WHAT IS EXPECTED —
What is needed is an exact repeat of the lines from the line containing "As evident in" through the final line of the entries below, and nothing else.

[Start of GIVEN ENTRIES]

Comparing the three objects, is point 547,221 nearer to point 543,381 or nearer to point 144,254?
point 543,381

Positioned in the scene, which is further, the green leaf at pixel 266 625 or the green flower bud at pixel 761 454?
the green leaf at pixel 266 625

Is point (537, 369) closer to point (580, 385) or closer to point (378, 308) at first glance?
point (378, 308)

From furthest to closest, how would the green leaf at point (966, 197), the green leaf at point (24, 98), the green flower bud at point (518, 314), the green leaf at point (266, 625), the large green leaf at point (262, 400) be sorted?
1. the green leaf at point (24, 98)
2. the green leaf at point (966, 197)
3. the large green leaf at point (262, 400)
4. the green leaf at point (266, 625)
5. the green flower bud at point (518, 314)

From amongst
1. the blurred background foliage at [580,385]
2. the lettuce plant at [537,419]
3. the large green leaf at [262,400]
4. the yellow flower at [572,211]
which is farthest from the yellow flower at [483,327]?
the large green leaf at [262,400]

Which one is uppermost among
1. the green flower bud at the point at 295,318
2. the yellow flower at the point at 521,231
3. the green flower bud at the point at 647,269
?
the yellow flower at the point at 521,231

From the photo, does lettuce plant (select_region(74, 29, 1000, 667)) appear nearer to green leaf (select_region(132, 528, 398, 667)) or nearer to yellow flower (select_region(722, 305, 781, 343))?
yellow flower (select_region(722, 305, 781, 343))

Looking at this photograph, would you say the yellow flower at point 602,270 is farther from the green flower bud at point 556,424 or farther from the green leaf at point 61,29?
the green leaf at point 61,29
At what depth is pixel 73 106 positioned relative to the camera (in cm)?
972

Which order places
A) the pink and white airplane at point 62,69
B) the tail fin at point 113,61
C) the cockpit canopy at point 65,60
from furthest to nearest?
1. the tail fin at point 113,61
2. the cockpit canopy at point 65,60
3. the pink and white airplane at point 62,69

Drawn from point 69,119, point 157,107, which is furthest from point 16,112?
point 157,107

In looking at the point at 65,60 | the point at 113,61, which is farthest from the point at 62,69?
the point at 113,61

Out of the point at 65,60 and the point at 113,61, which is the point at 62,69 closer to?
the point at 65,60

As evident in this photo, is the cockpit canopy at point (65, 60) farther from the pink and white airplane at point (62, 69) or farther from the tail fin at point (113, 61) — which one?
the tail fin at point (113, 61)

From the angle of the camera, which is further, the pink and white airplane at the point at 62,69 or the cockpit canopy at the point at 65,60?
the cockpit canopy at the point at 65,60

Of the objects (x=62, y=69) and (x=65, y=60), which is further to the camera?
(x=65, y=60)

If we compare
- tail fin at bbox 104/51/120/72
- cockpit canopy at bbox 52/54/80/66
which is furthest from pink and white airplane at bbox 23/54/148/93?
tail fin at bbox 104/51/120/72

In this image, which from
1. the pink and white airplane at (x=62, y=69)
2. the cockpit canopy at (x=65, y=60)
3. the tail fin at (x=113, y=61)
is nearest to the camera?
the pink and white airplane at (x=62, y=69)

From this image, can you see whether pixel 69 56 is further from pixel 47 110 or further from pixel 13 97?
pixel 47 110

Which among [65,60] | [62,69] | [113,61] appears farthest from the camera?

[End of GIVEN ENTRIES]

SOLUTION TO THIS PROBLEM —
As evident in this photo, is the cockpit canopy at point (65, 60) farther from the pink and white airplane at point (62, 69) or farther from the tail fin at point (113, 61) — which one?
the tail fin at point (113, 61)

From the angle of the camera, which is further, the pink and white airplane at the point at 62,69 or the cockpit canopy at the point at 65,60?
the cockpit canopy at the point at 65,60

Of the objects (x=62, y=69) and (x=65, y=60), which is further to the camera?
(x=65, y=60)

If we compare
- tail fin at bbox 104/51/120/72
- cockpit canopy at bbox 52/54/80/66
which is furthest from pink and white airplane at bbox 23/54/148/93?
tail fin at bbox 104/51/120/72

In this image, which from
1. the pink and white airplane at (x=62, y=69)
2. the cockpit canopy at (x=65, y=60)
3. the tail fin at (x=113, y=61)
is nearest to the camera?
the pink and white airplane at (x=62, y=69)

From this image, can you see whether pixel 69 56 is further from pixel 47 110 or further from pixel 13 97?
pixel 47 110

Which among [65,60] | [62,69] | [113,61] appears farthest from the camera?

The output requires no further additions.